From the line that has "By looking at" down to the final line of the listing below, transcribe every line exactly, and only those.
□ □ □ □ □ □ □
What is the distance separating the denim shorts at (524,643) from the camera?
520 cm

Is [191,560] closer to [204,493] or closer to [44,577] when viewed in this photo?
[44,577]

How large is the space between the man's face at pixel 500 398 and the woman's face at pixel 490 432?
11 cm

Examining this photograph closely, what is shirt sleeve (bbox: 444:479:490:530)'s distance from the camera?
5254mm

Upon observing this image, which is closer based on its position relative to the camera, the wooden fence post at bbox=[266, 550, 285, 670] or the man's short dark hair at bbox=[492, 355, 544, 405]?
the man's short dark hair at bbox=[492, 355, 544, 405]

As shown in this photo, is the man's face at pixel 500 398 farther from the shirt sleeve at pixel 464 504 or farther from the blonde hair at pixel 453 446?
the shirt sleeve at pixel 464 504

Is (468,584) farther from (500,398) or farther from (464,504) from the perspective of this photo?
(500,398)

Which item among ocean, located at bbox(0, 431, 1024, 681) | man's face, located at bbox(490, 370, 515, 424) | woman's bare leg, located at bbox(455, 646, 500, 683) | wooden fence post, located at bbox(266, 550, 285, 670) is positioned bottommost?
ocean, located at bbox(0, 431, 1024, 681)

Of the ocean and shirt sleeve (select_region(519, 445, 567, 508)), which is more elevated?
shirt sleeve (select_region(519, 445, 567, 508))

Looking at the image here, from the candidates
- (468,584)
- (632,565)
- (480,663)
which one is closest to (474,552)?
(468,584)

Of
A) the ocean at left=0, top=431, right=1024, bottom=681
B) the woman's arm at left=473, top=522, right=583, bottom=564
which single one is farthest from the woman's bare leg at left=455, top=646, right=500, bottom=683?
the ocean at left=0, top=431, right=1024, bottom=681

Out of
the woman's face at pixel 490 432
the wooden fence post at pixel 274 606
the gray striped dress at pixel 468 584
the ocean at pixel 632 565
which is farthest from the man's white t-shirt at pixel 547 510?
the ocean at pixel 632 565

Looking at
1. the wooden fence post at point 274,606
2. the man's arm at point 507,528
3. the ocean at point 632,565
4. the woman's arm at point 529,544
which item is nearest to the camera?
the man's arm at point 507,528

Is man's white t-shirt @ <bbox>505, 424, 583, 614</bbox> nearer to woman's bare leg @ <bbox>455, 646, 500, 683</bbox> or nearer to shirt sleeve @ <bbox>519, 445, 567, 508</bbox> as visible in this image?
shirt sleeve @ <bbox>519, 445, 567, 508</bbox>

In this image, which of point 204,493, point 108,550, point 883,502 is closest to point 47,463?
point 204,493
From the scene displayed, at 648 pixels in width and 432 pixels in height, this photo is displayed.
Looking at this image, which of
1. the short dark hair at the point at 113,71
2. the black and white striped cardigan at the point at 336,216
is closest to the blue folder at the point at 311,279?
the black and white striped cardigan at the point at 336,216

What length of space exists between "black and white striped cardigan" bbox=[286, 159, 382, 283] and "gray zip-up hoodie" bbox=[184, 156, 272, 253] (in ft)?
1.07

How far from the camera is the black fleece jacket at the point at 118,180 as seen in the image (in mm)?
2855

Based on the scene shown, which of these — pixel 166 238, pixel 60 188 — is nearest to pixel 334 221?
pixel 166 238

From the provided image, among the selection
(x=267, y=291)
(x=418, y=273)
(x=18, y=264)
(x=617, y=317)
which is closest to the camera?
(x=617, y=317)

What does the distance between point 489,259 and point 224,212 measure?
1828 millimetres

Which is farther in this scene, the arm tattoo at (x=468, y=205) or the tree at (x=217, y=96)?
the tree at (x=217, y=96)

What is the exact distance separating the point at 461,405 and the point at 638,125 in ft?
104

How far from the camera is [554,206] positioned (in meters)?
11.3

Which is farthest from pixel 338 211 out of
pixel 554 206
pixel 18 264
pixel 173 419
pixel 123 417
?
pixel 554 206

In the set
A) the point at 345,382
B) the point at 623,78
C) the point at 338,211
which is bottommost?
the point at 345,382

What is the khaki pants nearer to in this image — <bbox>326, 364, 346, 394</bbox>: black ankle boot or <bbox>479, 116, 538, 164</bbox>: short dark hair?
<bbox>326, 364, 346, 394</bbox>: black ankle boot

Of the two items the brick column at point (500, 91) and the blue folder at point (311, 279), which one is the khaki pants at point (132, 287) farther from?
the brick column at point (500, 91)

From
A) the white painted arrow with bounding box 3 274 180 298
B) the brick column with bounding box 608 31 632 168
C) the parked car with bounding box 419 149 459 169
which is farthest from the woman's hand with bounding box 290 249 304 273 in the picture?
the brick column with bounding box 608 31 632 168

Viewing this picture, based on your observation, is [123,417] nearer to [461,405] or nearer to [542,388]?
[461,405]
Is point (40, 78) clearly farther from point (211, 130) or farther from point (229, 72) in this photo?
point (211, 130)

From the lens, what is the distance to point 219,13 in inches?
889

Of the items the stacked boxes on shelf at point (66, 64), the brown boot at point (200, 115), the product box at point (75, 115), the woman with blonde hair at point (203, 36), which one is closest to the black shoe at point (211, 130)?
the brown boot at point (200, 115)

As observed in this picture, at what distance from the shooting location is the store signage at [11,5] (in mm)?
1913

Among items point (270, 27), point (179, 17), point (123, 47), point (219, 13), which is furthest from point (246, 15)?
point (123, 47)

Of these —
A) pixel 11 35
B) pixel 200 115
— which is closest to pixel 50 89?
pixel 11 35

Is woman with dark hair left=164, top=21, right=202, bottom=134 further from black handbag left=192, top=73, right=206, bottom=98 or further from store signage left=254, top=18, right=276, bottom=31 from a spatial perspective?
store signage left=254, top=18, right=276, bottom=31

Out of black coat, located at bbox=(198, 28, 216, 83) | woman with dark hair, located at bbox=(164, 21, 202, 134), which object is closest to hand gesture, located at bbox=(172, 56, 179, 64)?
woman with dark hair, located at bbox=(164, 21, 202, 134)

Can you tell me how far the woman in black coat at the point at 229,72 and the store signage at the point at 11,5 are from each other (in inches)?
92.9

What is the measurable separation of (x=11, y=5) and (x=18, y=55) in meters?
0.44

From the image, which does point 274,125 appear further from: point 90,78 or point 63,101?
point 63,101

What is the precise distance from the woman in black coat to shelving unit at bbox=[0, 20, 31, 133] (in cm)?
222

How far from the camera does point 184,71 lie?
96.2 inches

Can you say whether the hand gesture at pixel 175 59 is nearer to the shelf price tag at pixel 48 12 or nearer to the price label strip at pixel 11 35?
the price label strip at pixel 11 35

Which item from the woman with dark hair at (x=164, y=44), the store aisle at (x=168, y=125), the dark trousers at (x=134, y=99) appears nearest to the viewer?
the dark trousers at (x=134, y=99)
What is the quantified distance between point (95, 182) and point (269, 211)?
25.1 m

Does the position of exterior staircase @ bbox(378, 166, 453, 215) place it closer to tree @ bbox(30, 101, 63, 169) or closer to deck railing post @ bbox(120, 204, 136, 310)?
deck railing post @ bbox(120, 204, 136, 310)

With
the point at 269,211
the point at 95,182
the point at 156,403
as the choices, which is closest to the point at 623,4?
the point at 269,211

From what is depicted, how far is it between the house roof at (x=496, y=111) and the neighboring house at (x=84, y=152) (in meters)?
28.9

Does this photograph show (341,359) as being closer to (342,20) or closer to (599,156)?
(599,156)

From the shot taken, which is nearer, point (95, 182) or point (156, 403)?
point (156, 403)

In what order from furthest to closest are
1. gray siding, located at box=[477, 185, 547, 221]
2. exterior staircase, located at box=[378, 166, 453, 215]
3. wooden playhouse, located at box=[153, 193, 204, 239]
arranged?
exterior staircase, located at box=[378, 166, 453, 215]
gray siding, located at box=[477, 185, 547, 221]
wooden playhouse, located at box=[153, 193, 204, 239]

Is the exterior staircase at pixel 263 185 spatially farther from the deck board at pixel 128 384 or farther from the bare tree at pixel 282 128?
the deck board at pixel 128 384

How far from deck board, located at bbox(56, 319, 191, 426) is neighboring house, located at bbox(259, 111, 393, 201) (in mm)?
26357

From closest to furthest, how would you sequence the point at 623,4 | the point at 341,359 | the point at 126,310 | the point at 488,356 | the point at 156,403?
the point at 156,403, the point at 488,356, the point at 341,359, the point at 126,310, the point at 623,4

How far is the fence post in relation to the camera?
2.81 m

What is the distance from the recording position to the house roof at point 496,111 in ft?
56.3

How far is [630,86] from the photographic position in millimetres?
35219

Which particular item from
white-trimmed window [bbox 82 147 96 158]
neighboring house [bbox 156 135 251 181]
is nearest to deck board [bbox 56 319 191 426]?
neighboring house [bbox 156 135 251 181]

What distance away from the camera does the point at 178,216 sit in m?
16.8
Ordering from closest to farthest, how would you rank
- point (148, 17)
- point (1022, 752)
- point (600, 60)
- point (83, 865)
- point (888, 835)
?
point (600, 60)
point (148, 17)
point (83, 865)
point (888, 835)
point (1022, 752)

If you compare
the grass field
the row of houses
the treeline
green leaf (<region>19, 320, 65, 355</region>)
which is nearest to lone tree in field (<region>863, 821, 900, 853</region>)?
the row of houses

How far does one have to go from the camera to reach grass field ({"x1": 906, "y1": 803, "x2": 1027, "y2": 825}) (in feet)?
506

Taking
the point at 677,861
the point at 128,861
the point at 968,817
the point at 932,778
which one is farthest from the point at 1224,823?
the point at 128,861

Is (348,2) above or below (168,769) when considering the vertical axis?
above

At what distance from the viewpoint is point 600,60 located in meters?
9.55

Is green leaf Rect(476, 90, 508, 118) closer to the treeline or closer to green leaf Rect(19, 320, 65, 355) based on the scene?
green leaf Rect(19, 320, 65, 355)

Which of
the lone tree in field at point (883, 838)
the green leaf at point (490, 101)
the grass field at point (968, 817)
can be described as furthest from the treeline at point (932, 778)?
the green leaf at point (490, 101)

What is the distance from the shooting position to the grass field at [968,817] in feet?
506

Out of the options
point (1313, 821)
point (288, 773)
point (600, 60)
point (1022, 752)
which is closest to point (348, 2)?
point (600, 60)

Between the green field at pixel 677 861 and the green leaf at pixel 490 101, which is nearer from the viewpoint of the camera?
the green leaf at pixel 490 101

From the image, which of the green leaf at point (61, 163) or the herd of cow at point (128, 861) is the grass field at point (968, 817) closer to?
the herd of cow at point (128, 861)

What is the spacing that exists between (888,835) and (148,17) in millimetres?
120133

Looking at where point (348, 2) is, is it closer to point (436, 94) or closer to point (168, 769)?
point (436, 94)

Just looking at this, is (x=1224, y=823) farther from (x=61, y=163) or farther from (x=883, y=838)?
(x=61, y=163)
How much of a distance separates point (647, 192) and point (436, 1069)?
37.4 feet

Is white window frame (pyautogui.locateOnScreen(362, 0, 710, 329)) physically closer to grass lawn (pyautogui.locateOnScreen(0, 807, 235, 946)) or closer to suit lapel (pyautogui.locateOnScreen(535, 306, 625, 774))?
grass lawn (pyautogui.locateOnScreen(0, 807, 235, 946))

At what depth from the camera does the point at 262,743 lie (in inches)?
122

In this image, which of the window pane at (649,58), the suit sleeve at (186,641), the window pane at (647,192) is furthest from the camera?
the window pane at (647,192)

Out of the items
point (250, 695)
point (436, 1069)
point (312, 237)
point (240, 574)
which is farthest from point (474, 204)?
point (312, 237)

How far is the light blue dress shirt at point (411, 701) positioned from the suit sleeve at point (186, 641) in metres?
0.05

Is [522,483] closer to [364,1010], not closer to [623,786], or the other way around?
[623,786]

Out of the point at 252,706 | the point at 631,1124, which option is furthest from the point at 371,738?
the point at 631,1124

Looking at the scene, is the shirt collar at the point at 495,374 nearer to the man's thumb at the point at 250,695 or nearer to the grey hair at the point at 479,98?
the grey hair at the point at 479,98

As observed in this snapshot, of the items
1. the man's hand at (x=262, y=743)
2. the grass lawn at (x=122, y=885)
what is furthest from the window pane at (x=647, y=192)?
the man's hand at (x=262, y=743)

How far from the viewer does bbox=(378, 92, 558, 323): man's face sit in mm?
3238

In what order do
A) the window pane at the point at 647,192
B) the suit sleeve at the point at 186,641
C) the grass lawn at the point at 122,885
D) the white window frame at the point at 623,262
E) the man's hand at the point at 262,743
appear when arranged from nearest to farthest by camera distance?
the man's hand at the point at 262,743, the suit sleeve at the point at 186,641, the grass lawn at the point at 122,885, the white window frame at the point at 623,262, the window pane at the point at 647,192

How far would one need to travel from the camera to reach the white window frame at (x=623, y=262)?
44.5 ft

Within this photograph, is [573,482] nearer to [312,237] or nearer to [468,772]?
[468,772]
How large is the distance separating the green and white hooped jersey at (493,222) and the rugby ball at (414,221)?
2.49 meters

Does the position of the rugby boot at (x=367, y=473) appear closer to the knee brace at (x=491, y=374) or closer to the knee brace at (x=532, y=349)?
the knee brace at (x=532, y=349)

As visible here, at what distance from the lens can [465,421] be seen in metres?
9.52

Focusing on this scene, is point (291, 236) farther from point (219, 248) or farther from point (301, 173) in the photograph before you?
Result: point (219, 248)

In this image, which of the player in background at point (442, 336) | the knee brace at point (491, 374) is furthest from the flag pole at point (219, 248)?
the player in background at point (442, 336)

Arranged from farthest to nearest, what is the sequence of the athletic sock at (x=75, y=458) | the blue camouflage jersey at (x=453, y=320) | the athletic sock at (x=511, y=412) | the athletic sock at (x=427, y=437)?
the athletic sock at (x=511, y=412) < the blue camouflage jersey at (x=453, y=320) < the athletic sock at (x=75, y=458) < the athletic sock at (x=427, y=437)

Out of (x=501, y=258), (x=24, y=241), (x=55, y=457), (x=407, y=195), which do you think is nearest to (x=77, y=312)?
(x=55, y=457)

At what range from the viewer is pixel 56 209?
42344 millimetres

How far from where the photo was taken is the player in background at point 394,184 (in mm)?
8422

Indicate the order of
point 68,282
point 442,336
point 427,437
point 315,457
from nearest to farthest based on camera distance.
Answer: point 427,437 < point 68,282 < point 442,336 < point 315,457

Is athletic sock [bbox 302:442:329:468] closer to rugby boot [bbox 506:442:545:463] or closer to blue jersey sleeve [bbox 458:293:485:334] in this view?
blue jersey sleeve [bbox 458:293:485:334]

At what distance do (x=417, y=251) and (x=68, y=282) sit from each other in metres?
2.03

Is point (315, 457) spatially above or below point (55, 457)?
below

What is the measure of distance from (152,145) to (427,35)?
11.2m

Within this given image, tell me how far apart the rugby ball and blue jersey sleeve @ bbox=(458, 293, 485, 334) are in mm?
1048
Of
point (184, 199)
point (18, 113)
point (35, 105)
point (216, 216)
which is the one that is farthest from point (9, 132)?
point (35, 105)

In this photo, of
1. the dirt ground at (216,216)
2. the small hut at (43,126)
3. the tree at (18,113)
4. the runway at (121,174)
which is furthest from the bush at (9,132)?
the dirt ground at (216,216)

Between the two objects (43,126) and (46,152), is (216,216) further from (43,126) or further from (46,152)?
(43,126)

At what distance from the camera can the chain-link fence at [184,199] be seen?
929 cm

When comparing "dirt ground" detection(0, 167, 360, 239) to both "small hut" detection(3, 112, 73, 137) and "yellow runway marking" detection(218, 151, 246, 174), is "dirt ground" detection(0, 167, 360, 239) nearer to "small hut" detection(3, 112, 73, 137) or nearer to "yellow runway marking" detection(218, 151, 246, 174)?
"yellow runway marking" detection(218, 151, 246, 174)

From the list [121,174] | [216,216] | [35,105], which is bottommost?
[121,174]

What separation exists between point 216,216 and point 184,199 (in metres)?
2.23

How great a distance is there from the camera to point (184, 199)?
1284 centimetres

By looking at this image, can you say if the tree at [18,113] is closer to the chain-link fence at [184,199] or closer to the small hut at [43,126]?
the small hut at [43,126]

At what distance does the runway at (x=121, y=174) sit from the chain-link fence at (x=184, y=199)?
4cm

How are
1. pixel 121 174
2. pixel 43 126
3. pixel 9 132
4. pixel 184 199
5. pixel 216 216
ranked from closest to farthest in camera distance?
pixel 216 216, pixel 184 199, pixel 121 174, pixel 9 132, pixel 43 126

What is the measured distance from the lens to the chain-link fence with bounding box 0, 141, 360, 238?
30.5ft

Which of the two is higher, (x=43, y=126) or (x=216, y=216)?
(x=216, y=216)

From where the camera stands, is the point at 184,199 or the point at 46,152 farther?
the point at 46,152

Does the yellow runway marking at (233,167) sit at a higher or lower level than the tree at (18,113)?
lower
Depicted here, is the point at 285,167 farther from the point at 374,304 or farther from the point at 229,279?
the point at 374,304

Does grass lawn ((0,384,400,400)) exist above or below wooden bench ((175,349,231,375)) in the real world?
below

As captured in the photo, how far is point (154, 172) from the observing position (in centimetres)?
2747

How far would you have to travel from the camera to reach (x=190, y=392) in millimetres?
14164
□ □ □ □ □ □ □
> **Answer to the problem**:
By looking at this image, can you say if the tree at [18,113] is closer to the chain-link fence at [184,199] or closer to the small hut at [43,126]?
the small hut at [43,126]

At what distance does the runway at (x=121, y=174) sit from the chain-link fence at (x=184, y=199)?
4cm

How are
1. pixel 121 174
2. pixel 43 126
3. pixel 9 132
4. pixel 184 199
5. pixel 216 216
ranked from closest to farthest in camera distance?
pixel 216 216, pixel 184 199, pixel 121 174, pixel 9 132, pixel 43 126

What is the measured distance from the lens to the chain-link fence with bounding box 0, 141, 360, 238?
30.5ft

Which of the two is higher, (x=43, y=126) or (x=216, y=216)?
(x=216, y=216)

From where the camera stands, is the point at 184,199 or the point at 46,152 farther?
the point at 46,152

Does the yellow runway marking at (233,167) sit at a higher or lower level than the tree at (18,113)?
lower
Depicted here, is the point at 285,167 farther from the point at 374,304 or farther from the point at 229,279?
the point at 374,304

Does grass lawn ((0,384,400,400)) exist above or below wooden bench ((175,349,231,375)) in the real world?
below

As captured in the photo, how far is point (154, 172) from the observing position (in centimetres)?
2747

How far would you have to travel from the camera to reach (x=190, y=392) in millimetres?
14164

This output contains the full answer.